CH: In the case of television networks, do they produce their own content for the platform or replicate what’s on the TV?
JF: We have both cases. On the one hand, YouTube has become a repository of videos from around the world, and it’s become a new window of distribution of older content, like El Chavo Del Ocho from Televisa. The number of people looking for content from that series is enormous. In other cases, it’s more recent content (catch-up TV), like, for example, Casi Angeles. After being shown on television, episodes were made available online. The idea is for content to be available to audiences when and how they want.
We have others that are considering original content, like Televisión Azteca, which may launch a series. What’s most interesting is to see the examples where we have programming for both platforms and bring audiences from one to the other. A recent example is that of SPT with The Eliana Show. On Sundays – a very competitive spot in Brazil – there’s a talent show where people present their material on YouTube and can send it to the television, and vice versa. I think that we’re going to see more cases of interactive television where these dynamics take place.
CH: Does entertainment continue to dominate the platform?
JF: If we look at it from a vertical perspective, entertainment obviously wins out, but we’re also seeing more and more players in sports, news and education (which particularly interests me). In Mexico, we have the case of Math2me. It’s a teacher who was working at a high school in Tijuana and left his full-time job to dedicate himself to making YouTube videos because he was earning more money. Now, his audience is one of nearly 200,000 subscribers, and hundreds of thousands of people watch his videos.
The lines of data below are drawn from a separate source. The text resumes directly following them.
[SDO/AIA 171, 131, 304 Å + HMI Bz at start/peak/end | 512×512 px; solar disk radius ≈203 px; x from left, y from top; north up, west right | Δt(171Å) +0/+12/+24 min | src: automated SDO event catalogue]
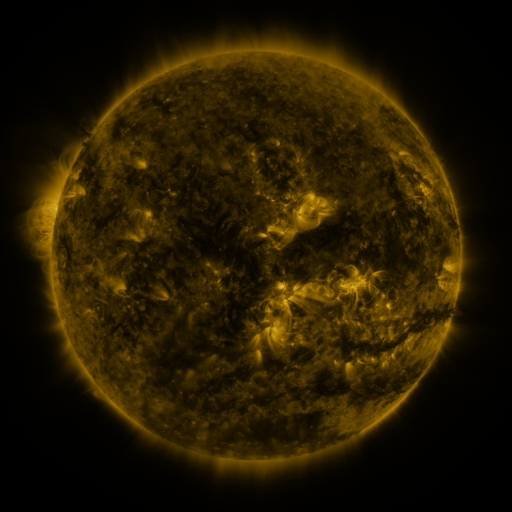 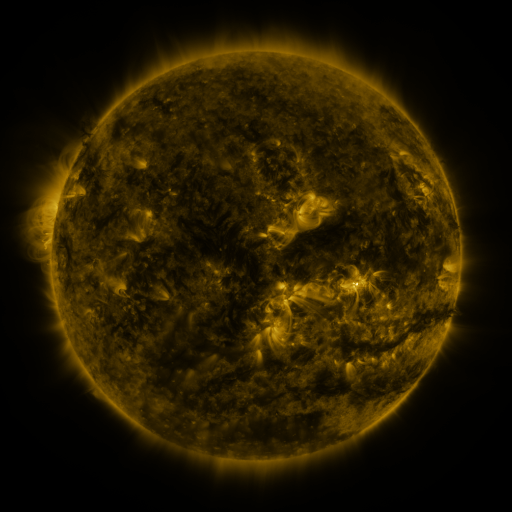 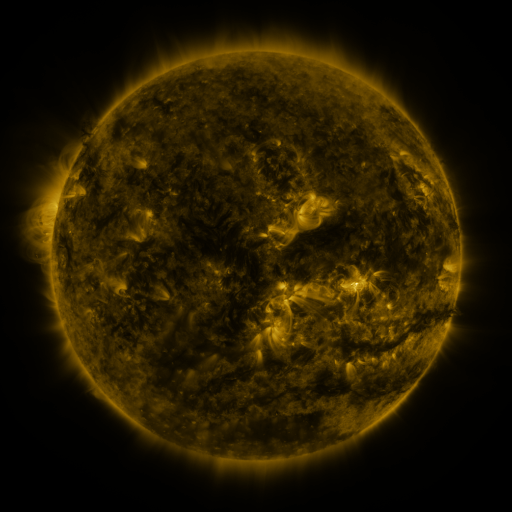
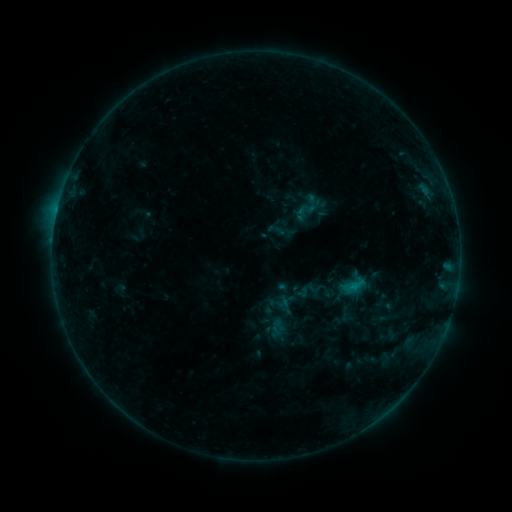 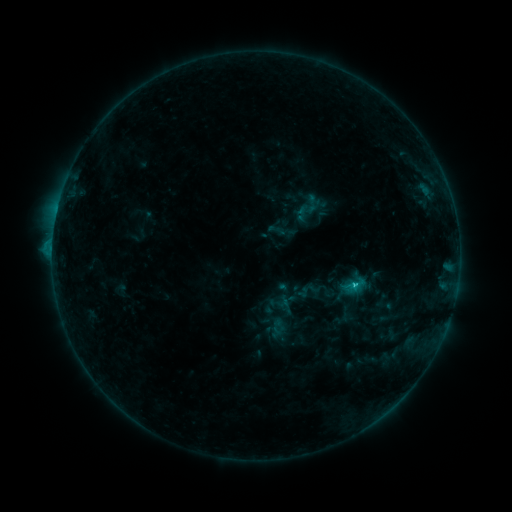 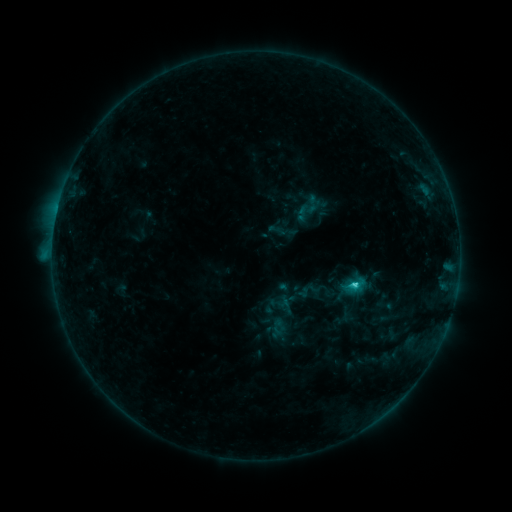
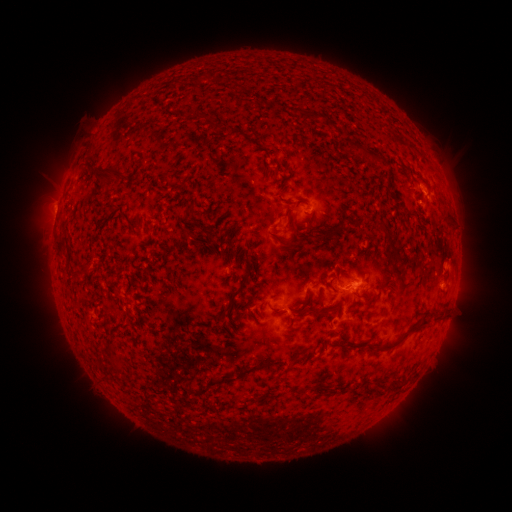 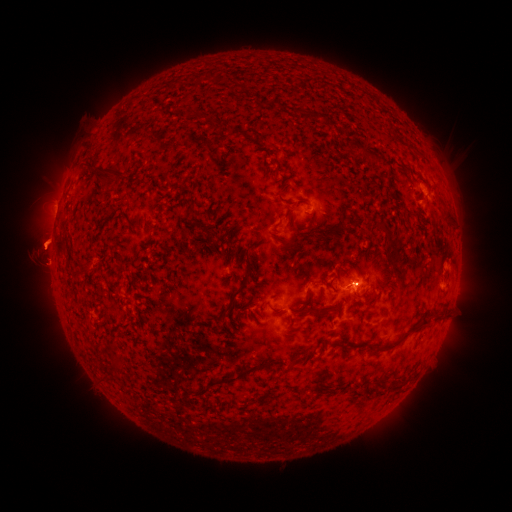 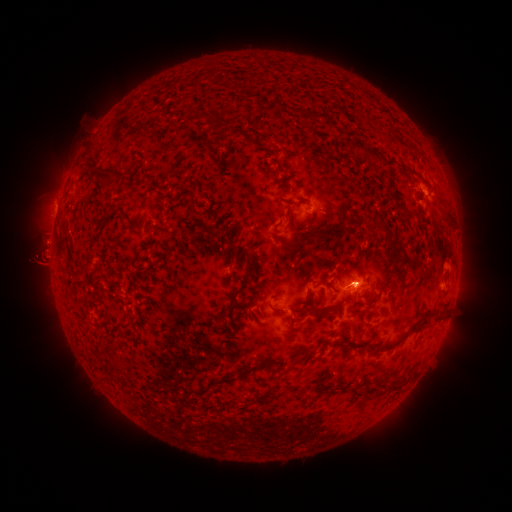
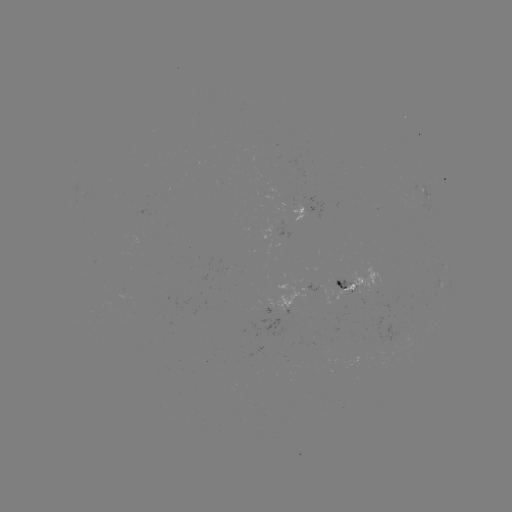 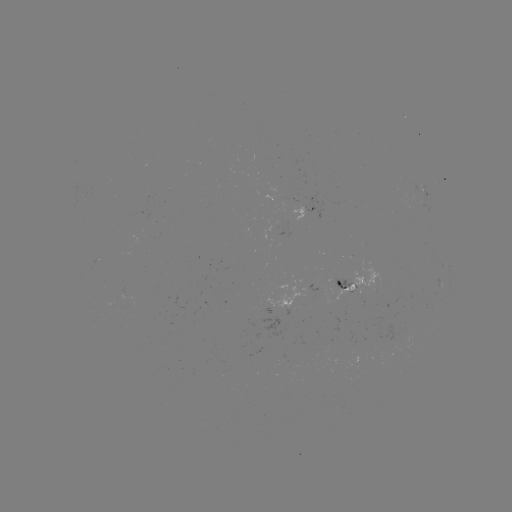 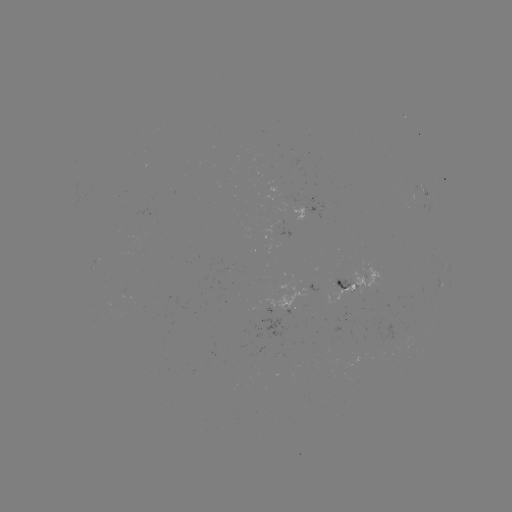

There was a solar eruption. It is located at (45, 256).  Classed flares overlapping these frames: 1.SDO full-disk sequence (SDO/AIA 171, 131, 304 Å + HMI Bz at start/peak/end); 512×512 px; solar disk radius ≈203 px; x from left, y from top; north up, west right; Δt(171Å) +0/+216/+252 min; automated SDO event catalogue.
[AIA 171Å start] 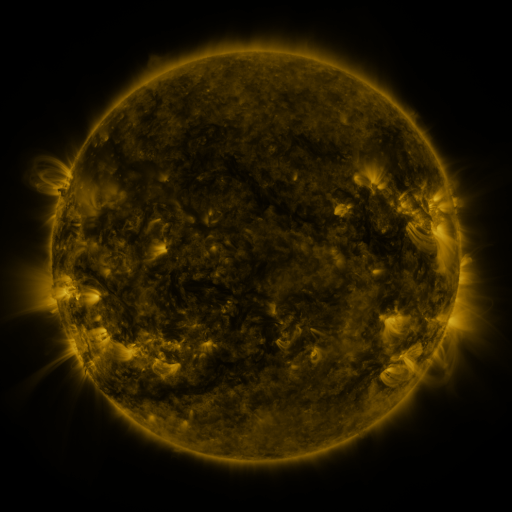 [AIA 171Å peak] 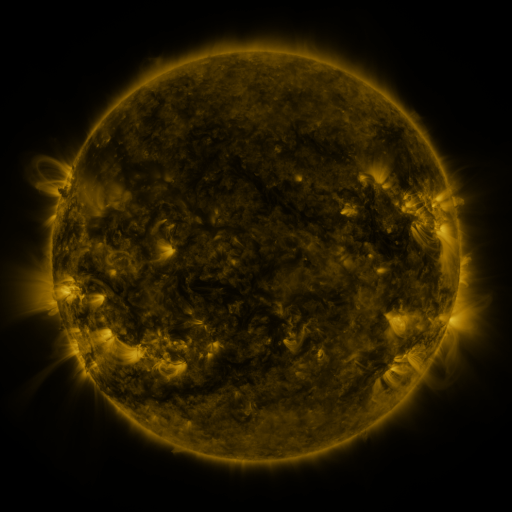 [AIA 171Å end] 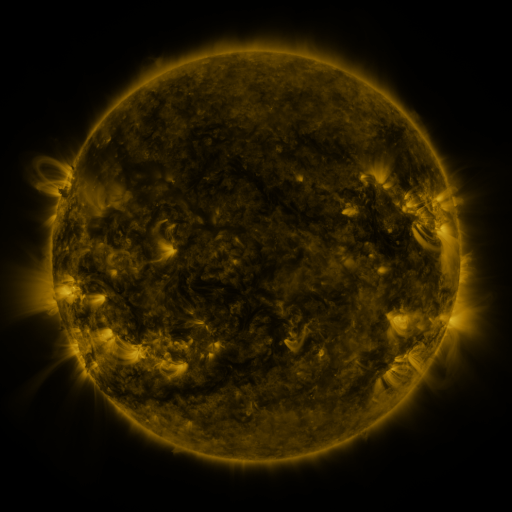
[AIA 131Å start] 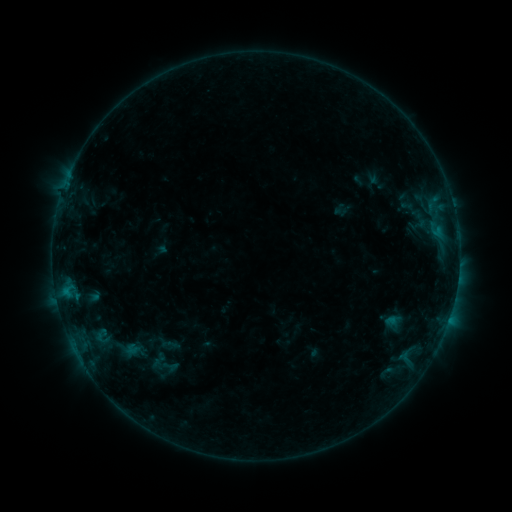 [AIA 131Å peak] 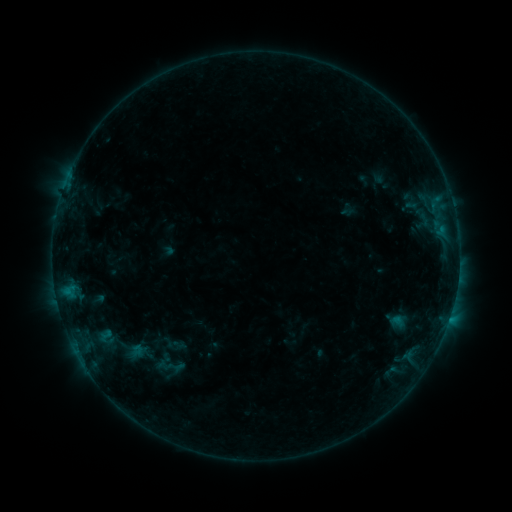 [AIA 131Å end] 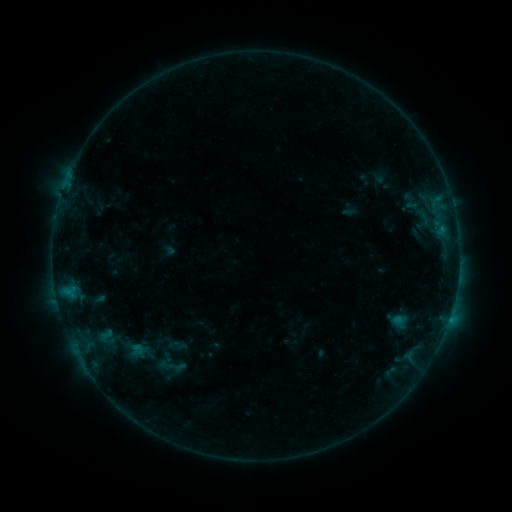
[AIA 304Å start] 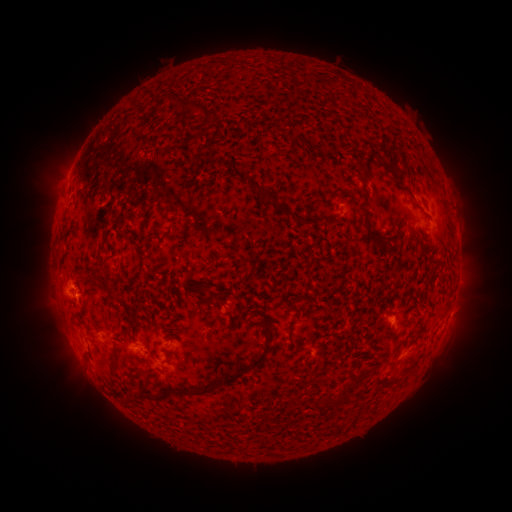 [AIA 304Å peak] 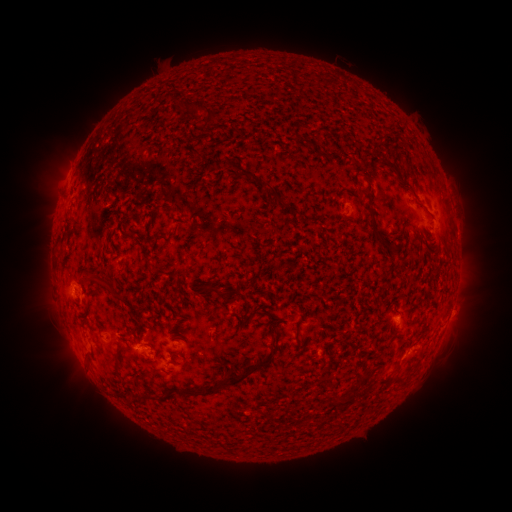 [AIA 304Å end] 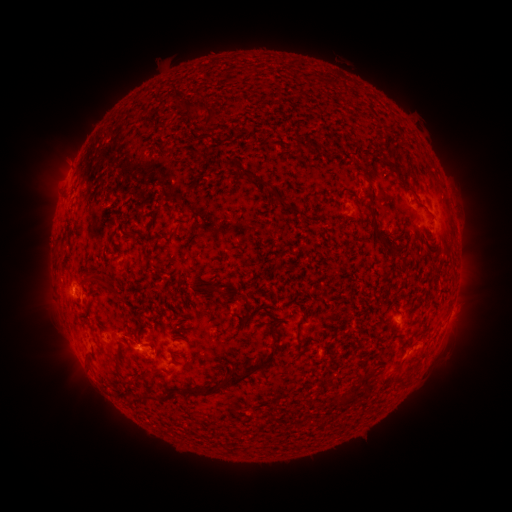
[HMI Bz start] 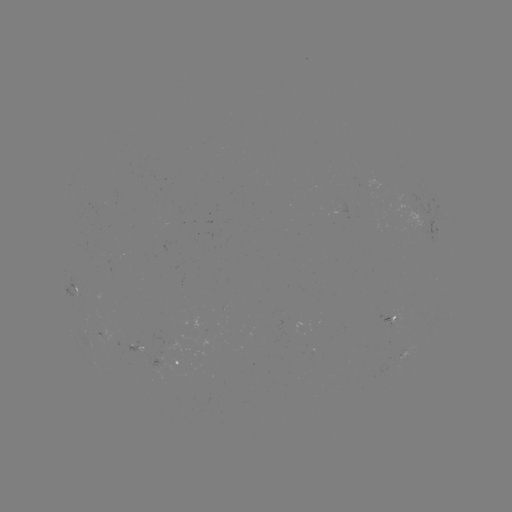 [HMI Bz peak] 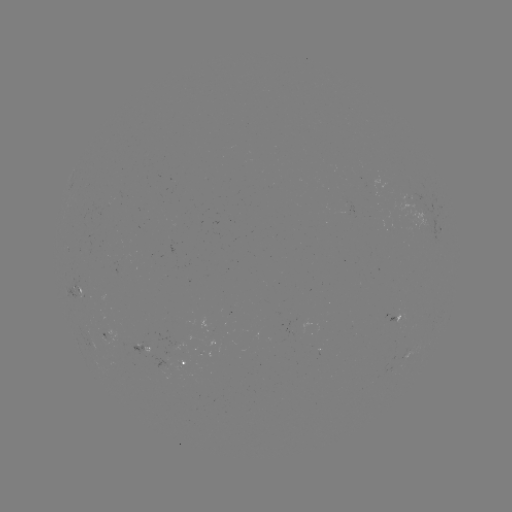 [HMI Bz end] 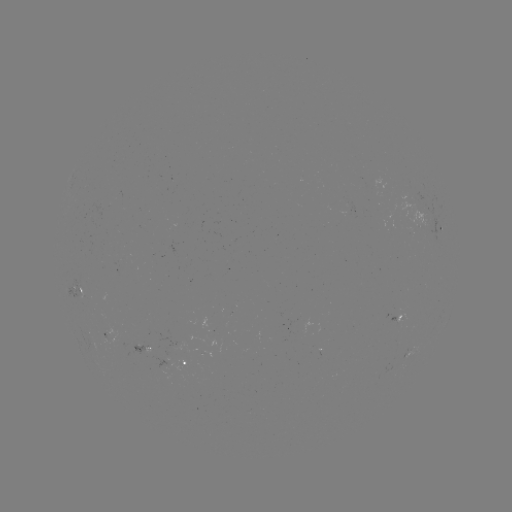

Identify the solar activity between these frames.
emerging-flux region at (204, 353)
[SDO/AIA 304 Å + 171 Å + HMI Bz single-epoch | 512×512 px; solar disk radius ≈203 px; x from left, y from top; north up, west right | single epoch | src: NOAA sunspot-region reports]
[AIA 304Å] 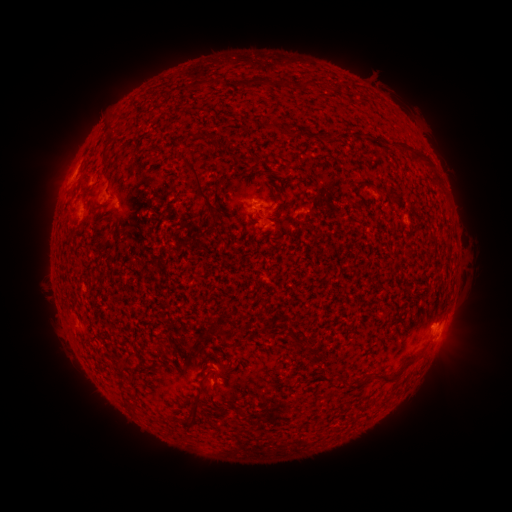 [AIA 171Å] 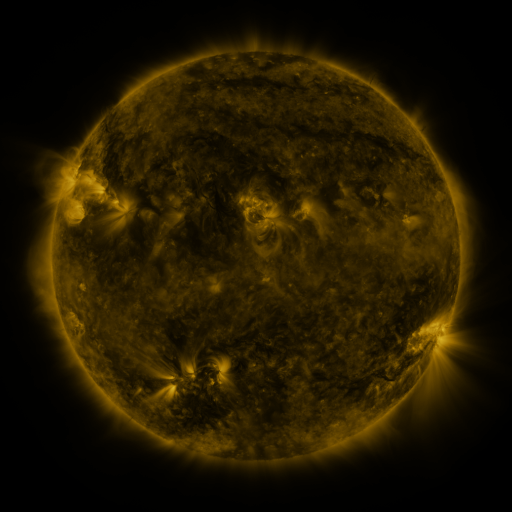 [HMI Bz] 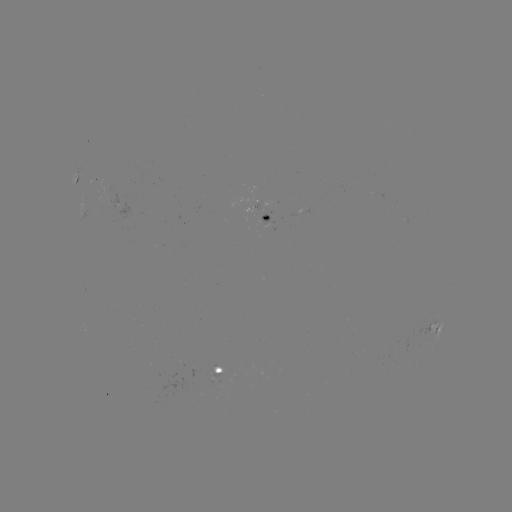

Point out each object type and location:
spotted active region: (78, 175)
spotted active region: (84, 209)
spotted active region: (266, 215)
spotted active region: (435, 331)
spotted active region: (215, 371)
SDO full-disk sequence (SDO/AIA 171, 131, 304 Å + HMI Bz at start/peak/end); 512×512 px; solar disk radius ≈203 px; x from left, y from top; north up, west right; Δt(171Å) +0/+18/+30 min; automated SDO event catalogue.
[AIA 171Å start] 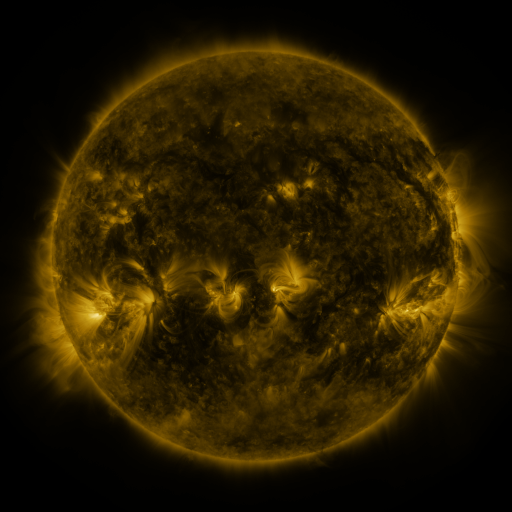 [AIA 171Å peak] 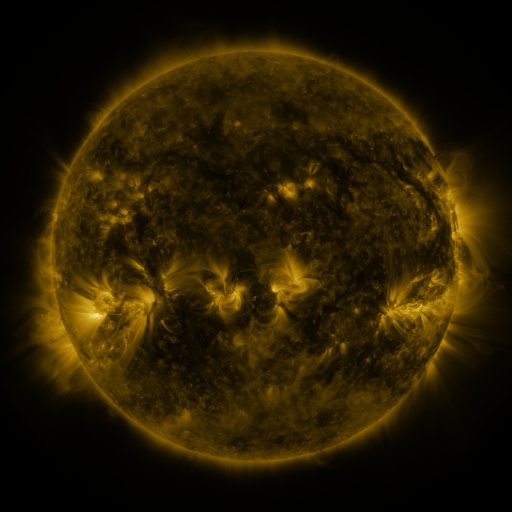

CH: Regarding the advertising within content, it’s generally thought that if the ad is relevant, the audience pays attention. Is that true?
JF: In that sense, I think the challenge is much greater. When we were growing up, in a world of little media and few options, advertisers put out a TV commercial and lots of people saw it. Today, there are few people who are willing to listen to a message they’re not interested in. Two years ago, we launched the true view format, where ads could be eliminated. If that happens, the advertiser isn’t charged. When we released it, many said it would be the end of advertising on the platform all together, because it gave viewers the chance to opt out. That’s not the case. If it’s relevant for the target, the user sees the content as part of the overall positive experience on the platform. The format is for those that grow the most. The CPM we’re seeing is high.
This text has been adapted and translated by Emily Stewart from its original Spanish publication.